More lessons can be learnt from the experiment I reported last week: push the performance of my phone camera to an extreme by doing very low-light photography. The camera spews out 64 Megapixel images (9248 x 6936 pixels for each photo). I took a segment which was 3300 pixels on the long side of a 4:3 aspect ratio and reduced it to a 1250 x 938 size for use in this blog. (All photos here use this aspect ratio without further comment, and I quote only the pixels on the long side.) That’s the featured image. We were looking for owls in a dark woodland using a flashlight on a new moon day, and the only lighting on the subject was its reflection from leaves. Not a bad photo given that, you can see the photographer, his shirt, the camera, and his hat.
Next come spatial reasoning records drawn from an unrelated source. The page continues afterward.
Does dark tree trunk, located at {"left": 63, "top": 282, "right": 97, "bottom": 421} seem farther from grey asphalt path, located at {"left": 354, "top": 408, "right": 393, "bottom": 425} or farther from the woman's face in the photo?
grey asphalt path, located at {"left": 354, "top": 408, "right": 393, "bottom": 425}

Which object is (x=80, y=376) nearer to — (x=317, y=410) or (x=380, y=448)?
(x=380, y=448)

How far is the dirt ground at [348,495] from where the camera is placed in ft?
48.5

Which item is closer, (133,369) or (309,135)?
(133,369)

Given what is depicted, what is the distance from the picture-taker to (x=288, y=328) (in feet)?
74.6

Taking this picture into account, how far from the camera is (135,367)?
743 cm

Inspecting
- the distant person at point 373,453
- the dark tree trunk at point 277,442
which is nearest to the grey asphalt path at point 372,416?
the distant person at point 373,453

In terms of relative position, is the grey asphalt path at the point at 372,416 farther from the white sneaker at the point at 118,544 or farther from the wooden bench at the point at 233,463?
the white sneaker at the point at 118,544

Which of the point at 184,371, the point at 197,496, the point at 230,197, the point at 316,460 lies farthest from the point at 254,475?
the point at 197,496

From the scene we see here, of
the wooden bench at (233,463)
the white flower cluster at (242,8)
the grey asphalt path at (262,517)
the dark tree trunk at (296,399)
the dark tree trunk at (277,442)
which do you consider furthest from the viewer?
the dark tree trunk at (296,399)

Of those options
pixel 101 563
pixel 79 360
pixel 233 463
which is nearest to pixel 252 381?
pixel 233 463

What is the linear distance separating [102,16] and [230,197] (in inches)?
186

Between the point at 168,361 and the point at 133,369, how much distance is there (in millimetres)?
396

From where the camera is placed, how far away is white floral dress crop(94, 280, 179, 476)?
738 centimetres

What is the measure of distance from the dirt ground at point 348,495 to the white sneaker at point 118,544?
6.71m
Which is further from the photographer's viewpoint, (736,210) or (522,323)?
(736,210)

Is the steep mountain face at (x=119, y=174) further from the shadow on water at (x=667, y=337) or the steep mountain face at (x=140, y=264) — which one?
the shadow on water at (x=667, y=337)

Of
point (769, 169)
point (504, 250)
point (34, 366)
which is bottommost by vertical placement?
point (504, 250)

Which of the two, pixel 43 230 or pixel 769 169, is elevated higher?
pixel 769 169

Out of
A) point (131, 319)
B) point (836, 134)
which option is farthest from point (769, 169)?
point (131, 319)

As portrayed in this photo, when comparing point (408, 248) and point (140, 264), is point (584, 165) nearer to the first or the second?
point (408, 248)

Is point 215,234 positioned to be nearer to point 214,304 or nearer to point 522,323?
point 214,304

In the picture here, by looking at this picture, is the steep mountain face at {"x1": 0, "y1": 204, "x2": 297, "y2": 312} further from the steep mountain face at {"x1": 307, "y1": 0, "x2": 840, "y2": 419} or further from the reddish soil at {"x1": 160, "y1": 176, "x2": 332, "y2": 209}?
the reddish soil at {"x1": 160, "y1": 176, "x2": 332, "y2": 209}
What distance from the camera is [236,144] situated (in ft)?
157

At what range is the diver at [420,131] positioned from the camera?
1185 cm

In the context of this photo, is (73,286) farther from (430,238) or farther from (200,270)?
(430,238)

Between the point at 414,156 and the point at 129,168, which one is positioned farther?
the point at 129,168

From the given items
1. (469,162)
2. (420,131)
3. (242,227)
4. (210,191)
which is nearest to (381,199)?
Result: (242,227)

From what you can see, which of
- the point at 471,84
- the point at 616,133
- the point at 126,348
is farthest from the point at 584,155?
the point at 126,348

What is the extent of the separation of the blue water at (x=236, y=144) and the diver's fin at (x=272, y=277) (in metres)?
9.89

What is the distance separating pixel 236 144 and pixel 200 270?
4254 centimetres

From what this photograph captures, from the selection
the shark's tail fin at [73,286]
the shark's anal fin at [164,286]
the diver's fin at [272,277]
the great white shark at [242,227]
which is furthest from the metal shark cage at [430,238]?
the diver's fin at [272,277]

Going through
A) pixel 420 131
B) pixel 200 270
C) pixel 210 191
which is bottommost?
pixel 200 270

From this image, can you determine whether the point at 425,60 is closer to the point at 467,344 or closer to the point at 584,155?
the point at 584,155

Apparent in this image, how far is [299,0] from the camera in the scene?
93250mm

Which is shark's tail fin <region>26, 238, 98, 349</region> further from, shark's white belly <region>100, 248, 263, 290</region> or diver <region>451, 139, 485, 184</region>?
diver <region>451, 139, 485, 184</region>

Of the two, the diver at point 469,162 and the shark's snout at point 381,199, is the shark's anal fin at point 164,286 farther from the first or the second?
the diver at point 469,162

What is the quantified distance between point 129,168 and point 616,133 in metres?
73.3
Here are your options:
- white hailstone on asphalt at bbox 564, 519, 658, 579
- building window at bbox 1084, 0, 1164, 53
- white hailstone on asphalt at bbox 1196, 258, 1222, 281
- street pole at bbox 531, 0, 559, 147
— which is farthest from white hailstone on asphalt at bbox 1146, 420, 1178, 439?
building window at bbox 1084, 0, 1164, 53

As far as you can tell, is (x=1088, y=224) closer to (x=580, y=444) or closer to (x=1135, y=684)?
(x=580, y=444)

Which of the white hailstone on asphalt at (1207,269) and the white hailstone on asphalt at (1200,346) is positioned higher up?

The amazing thing about the photo is its ISO of 17996! That’s the only way that the phone has of getting an image using a 1/10 s exposure with a lens that’s less than 5 mm across.
The photos that you see above comes from zooms to 830 pixel wide areas, subsequently reduced to 640 pixels across for use in the blog. The lighter image is taken from near the collar and arm of the shirt in the featured photo, and the darker shows the barrel of the camera. I’m not surprised by the lack of detail, the colour aberrations, and the enormous amount of digital noise in the photo. There was hardly any light at all to begin with. How did the camera actually manage to get anything useful with that incredible ISO?
Part of the answer is the Sony IMX471 CMOS sensor that’s used by my phone. The sensor has 4608 x 3456 pixels, with each pixel being 1 micron in size. Amazingly, this pixel size is about the minimum that you can achieve in visible light. The reason that the phone produced an image at all was due to the large number of sensor pixels that it could play with. The rest was the kind of statistical guesswork that is today called artificial intelligence or machine learning.
Phone photography changes our expectation of the interaction of camera hardware and image so dramatically that it is worth rethinking what photography means. I intend to explore this a bit in this series.